* [Text excerpt]:
■ ■ ■ ■ ■ ■ ■

# Oil lamp filler can



## AntiqueMeds (Jun 22, 2012)

This is something I got from my mothers house. I think its an oil can for filling oil lamps.
 It came from the MD Eastern Shore and was supposedly used on a light house there.
 I'm guessing 1920s???
 I need to sell some junk to pay for book printing so I guess its going to get gone.[]


----------



## AntiqueMeds (Jun 22, 2012)

National Metal Spinning and Stamping Co NY on bottom.  Brass plated steel I think.
 Anyone have a guess on value?


----------



## accountantadam (Jun 22, 2012)

Looks like there were a couple on the bay

can # 1

can # 2


----------



## AntiqueMeds (Jun 22, 2012)

interesting. Some beat up ones but they look basically the same.
 I wonder where they got the idea its RR related?


----------



## AntiqueMeds (Jun 22, 2012)

Probably will get rid of this too.


----------



## accountantadam (Jun 22, 2012)

■ ■ ■ ■ ■ ■ ■

(Data entries)

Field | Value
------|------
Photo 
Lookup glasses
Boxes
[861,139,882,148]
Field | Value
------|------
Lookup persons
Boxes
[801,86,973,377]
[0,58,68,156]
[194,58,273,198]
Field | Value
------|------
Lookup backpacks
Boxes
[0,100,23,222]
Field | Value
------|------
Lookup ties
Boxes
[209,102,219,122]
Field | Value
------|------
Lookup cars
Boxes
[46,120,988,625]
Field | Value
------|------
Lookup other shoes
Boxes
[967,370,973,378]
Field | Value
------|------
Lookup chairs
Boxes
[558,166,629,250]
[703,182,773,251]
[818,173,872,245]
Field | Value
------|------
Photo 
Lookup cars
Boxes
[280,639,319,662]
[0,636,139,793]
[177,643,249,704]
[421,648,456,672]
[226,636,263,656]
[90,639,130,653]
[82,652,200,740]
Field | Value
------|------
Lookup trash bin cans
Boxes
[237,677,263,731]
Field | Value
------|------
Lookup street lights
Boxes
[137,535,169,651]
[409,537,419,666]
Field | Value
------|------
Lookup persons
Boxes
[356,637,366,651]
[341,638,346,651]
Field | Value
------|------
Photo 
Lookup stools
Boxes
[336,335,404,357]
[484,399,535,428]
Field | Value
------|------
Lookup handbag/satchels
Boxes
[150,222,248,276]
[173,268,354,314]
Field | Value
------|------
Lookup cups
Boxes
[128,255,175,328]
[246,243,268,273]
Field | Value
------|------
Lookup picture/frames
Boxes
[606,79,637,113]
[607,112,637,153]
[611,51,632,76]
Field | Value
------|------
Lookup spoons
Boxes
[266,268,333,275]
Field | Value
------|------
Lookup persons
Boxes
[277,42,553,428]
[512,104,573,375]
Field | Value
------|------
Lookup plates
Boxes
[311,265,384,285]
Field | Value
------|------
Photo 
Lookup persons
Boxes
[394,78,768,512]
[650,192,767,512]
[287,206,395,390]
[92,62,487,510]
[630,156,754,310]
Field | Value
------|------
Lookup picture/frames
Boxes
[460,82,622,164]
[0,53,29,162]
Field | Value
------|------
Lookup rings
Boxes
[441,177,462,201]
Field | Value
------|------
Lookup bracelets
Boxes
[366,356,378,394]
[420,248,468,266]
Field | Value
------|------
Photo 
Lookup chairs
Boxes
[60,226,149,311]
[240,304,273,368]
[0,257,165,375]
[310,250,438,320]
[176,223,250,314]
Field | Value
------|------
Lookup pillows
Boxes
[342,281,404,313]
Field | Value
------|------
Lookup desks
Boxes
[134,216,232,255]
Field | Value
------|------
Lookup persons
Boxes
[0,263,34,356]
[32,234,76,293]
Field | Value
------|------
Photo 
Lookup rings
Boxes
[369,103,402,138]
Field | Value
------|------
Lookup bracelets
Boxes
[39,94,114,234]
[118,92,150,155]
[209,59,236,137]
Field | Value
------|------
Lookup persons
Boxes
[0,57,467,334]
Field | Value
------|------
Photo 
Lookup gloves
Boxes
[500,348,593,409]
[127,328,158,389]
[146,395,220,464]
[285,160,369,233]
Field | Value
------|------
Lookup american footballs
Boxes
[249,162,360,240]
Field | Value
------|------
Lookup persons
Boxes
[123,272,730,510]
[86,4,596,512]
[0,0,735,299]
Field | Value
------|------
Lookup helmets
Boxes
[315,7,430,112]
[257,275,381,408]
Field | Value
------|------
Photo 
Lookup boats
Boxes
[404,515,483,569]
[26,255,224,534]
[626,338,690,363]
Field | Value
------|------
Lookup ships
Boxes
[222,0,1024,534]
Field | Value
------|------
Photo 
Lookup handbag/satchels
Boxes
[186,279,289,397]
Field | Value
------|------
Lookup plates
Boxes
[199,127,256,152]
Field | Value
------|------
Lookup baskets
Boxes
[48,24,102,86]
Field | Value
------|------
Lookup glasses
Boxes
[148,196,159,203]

■ ■ ■ ■ ■ ■ ■

* [Stated task A]:
In the forum thread about the oil lamp filler can, what name is on the bottom of the can?
* [Stated task B]:
Carry on the forum thread about the oil lamp filler can from the point where it stops.
The items are not needed for anything here.

* [Task answer A]:
National Metal Spinning and Stamping Co NY.

* [Task answer B]:
I have no idea on the railroad deal...there's a lot of people in my area that do the same thing with different cans and lanterns...say their railroad without any markings.....that's a really nice looking crock


----------



## nhpharm (Jun 23, 2012)

Matt,

 Any other markings on the oil can?  The lighthouse stuff was typically marked U.S.L.H.S. and if you find that mark on there anywhere it is worth a pretty penny (probably $1000ish).  If not, probably about $40.  

 Brandon


----------



## AntiqueMeds (Jun 23, 2012)

> Any other markings on the oil can?


 
 No, I dont think it was part of the lighthouse gear, it was just used by the people who ran it.  Just a commercial off the shelf item.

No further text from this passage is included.